In seguito, i sensori registrerebbero le onde cerebrali della persona. Sarebbero necessarie letture multiple per raccogliere una registrazione iniziale completa. La ricerca ha confermato che una combinazione di immagini come questa, evocherebbe letture di onde cerebrali che sono uniche per una particolare persona, e coerenti fra un tentativo di login e l’altro. Ricordo un po’ il film Johnny Mnemonic.

Successivamente, per accedere, la persona dovrebbe indossare il casco e guardare la sequenza di immagini. Un sistema informatico confronterà le sue onde cerebrali in quel momento con quelle che erano state memorizzate inizialmente, e concederà l’accesso o meno, a seconda dei risultati. Ci vorranno circa 5 secondi, meno che digitare una password o un PIN.
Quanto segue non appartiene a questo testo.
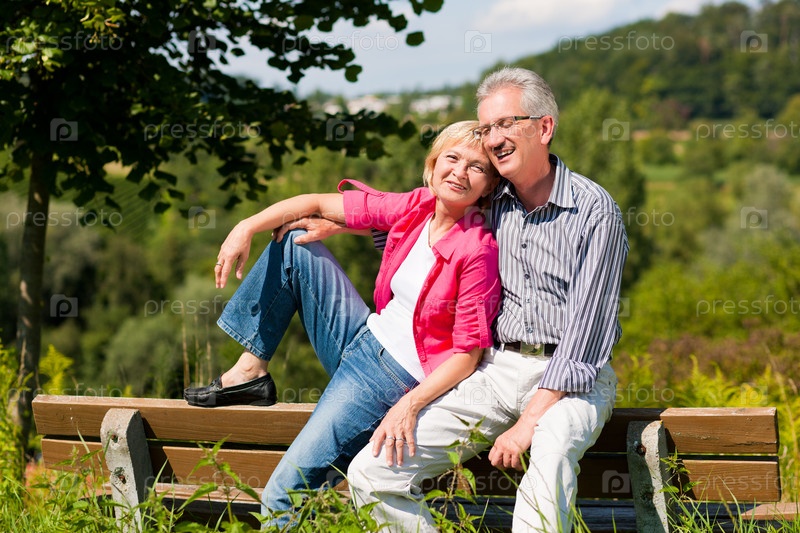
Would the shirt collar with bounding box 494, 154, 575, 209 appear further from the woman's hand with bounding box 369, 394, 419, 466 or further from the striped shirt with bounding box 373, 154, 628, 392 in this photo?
the woman's hand with bounding box 369, 394, 419, 466

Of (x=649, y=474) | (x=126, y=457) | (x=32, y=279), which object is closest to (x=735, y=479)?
(x=649, y=474)

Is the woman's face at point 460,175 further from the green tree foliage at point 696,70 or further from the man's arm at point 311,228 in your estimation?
the green tree foliage at point 696,70

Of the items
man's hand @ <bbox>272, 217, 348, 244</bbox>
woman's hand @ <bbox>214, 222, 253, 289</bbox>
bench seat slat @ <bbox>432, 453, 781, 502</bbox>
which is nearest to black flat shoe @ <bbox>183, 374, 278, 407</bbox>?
woman's hand @ <bbox>214, 222, 253, 289</bbox>

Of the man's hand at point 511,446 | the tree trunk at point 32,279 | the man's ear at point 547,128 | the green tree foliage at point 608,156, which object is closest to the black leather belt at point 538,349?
the man's hand at point 511,446

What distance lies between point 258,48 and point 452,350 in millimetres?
3018

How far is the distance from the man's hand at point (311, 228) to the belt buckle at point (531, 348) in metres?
0.85

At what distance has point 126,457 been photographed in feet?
9.41

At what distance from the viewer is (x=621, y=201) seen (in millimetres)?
44562

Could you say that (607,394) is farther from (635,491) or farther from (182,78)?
(182,78)

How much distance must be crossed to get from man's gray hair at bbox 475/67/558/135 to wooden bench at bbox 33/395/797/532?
3.60ft

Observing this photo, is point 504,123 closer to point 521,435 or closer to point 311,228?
point 311,228

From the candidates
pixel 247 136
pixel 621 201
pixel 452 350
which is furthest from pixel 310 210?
pixel 621 201

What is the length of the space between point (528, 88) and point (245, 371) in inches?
58.5

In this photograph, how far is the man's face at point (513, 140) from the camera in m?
3.01
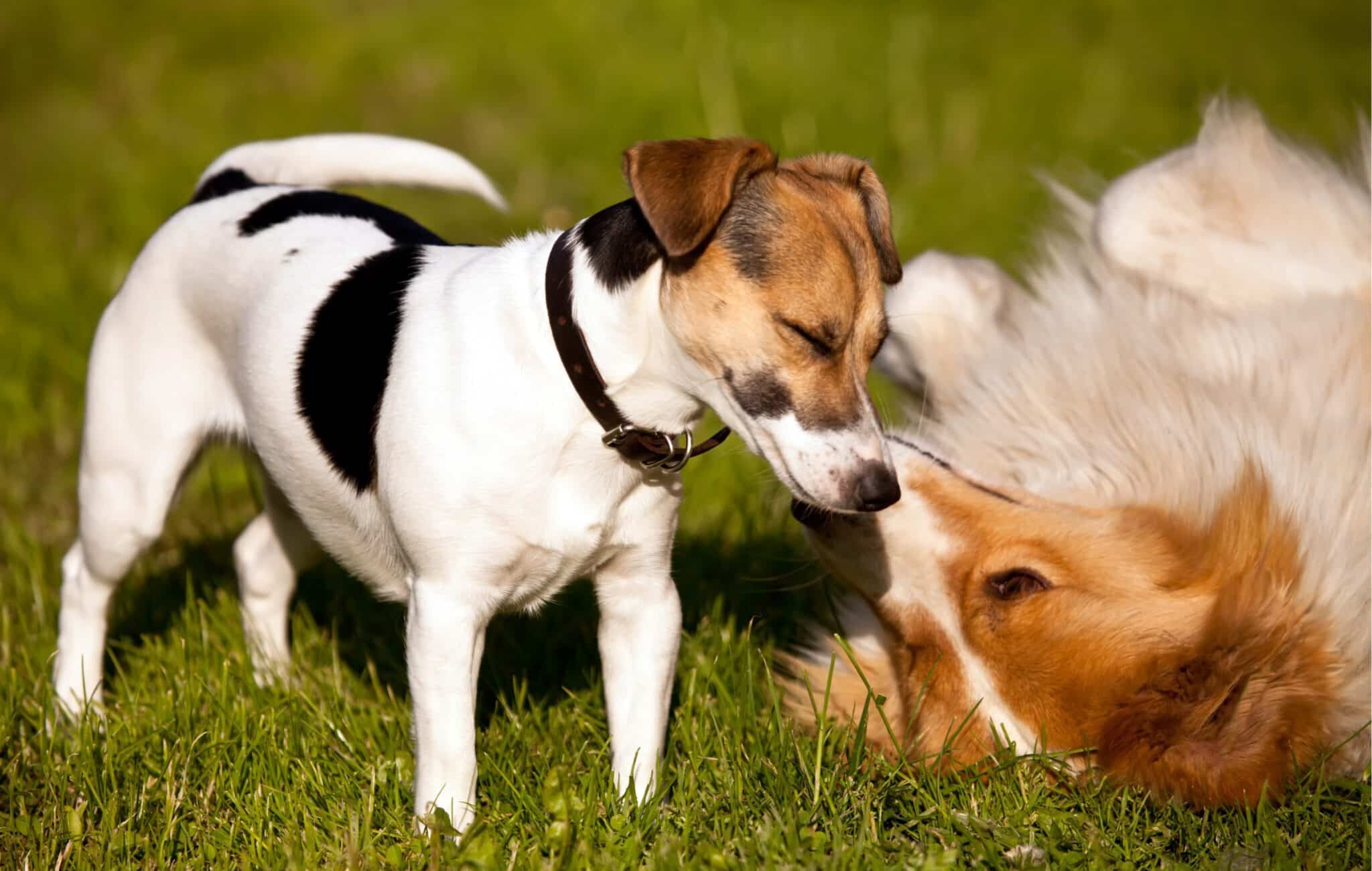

Quando avviene un attacco a livello biometrico

Se un hacker entra nel sistema che conserva i modelli biometrici o cerca di contraffare i segnali cerebrali di una persona, quelle informazioni non sarebbero più utili per la sicurezza. Tuttavia, a differenza dei dati biometrici, la password creata a livello cerebrale può essere cambiata.

Per autenticare nuovamente l’identità di una persona, è necessario impostare una nuova password guardando 2 nuove immagini e un nuovo testo. Poiché sono immagini diverse dalla password iniziale, anche i modelli di onde cerebrali sarebbero diversi. La ricerca ha scoperto che la nuova password cerebrale sarebbe molto difficile da capire per chi attacca, anche se cercasse di usare le vecchie letture delle onde cerebrali come aiuto.

Le password del cervello sono azzerabili all’infinito, poiché ci sono tantissime foto disponibili e una vasta gamma di combinazioni che possono essere fatte da quelle immagini. Quindi non c’è modo di esaurire queste misure di sicurezza biometriche.

Tuttavia, potrebbe essere inquietante usare un’ autenticazione che legge l’attività cerebrale delle persone. Parte di questa ricerca consisteva nel capire come effettuare solo una quantità minima di letture per garantire risultati affidabili e un’adeguata sicurezza, senza aver bisogno di così tante misurazioni per cui una persona possa sentirsi violata, o preoccupata che un computer stia cercando di leggere la sua mente, anche se questo non può essere escluso.

Questo dispositivo, dotato di sensori, è così piccolo che può entrare in maniera invisibile in un cappello o in una cuffia per la realtà virtuale. Questo apre la porta a numerosi usi possibili. Una persona che indossa cuffie intelligenti, per esempio, potrebbe facilmente sbloccare porte o computer con password cerebrali. Questo metodo potrebbe anche rendere le auto più difficili da rubare: prima di mettersi in moto, il guidatore dovrebbe indossare un cappello e guardare alcune immagini visualizzate sullo schermo di un cruscotto.

In ogni caso, questa soluzione sembra essere ancora scomoda, specialmente se usata con uno smartphone. I nostri cellulari sono sempre più grandi che non sappiamo più in quale tasca metterli. Immaginate di dover portare un casco per ogni accesso. Inoltre, cosa accadrebbe a coloro che hanno una patologia neurologica? Ricordiamo sempre che un sistema di password troppo restrittivo potrebbe escluderci da qualsiasi accesso in caso di problemi. Quindi, dovremmo trovare un compromesso tra una privacy accettabile e l’impossibilità di essere completamente esclusi se qualcosa va storto. È giusto lavorare sulla protezione, ma sarebbe meglio concentrarsi su come risolvere le conseguenze.

È come vivere in una casa inespugnabile dove siamo al sicuro dai ladri, ma quando succede un incidente all’interno, la gente fuori deve poter entrare per salvarci.